Financial regulators have issued new Frequently Asked Questions (FAQs) to address changes stemming from the Financial Accounting Standards Board’s (FASB) Current Expected Credit Loss (CECL) standard, which was changed in June 2016.
The new Frequently Asked Questions (FAQs) were announced via a letter, recently distributed by the Federal Deposit Insurance Corp. (FDIC). They apply to all FDIC-supervised banks and savings associations, including community institutions with total assets less than $1 billion.

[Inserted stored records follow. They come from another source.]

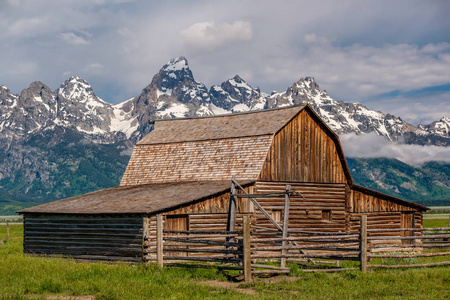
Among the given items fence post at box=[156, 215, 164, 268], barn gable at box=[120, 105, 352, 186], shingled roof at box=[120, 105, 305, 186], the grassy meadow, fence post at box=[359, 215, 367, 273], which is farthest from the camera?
shingled roof at box=[120, 105, 305, 186]

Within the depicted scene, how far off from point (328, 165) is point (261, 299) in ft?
67.9

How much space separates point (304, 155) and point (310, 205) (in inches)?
117

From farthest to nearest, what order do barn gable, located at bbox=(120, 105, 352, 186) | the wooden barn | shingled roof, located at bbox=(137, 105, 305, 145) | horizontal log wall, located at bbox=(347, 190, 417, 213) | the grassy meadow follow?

The FAQs focus on the application of the updated standard, which introduces the current expected credit losses methodology for estimating allowances for credit losses and related supervisory expectations. The standard requires bankers to record credit losses expected throughout the life of the asset portfolio on loans and held-to-maturity securities at the time of origination. The revisions will affect entities holding financial assets and net investment in leases that are not accounted for at fair value through net income, as well as loans, debt securities, trade receivables, net investments in leases, off-balance-sheet credit exposures, reinsurance receivables and any other financial assets not excluded from the scope that have the contractual right to receive cash.
The federal regulatory agencies said they plan to update the FAQs periodically as part of their efforts in supporting institutions as they prepare to implement CECL, which will become effective in 2020 for Securities and Exchange Commission registrants and 2021 for all financial institutions.
The following are some notable highlights in the FAQs:
- CECL applies to all financial assets carried at amortized cost, including loans held for investment and held-to-maturity debt securities, and certain off-balance-sheet credit exposures such as loan commitments and standby letters of credit. Although CECL does not apply to available-for-sale debt securities, the new accounting standard modifies the existing accounting for impairment on such securities.
- The FAQs address topics such as changes the new accounting standard makes to existing U.S. generally accepted accounting principles (GAAP), the standard’s effective dates, the application of the standard upon initial adoption, acceptable allowance estimation methods under CECL, and portfolio segmentation for credit loss estimation on a collective basis.
- The FAQs reiterate that CECL is scalable to institutions of all sizes; community institutions are not expected to need to adopt complex modeling techniques to implement the new accounting standard; and institutions are not required to engage third-party service providers to assist management in estimating credit loss allowances under CECL.
- Institutions are encouraged to plan and prepare for the transition to and implementation of the new accounting standard, including its potential impact on regulatory capital. The FAQs provide examples of initial implementation activities. The agencies expect institutions to make good faith efforts to implement the new accounting standard in a sound and reasonable manner.
“The new standard addresses concerns from a wide range of our stakeholders — including financial statement preparers and users — that the existing incurred loss approach provides insufficient information about an organization’s expected credit losses,” FASB Chairman Russell G. Golden said in June when the update was announced. “The new guidance aligns the accounting with the economics of lending by requiring banks and other lending institutions to immediately record the full amount of credit losses that are expected in their loan portfolios, providing investors with better information about those losses on a more timely basis.”
Prior to the June announcement, the American Bankers Association (ABA) and Independent Community Bankers of America (ICBA) advocated for more clarifications and modifications to the standard, which first was proposed in 2012.
ICBA stated, at that time, that although the final standard is “not perfect” it shows that FASB “heeded the calls of community bankers for a more workable solution.”
ABA referred to CECL as “the biggest change in the history of bank accounting.”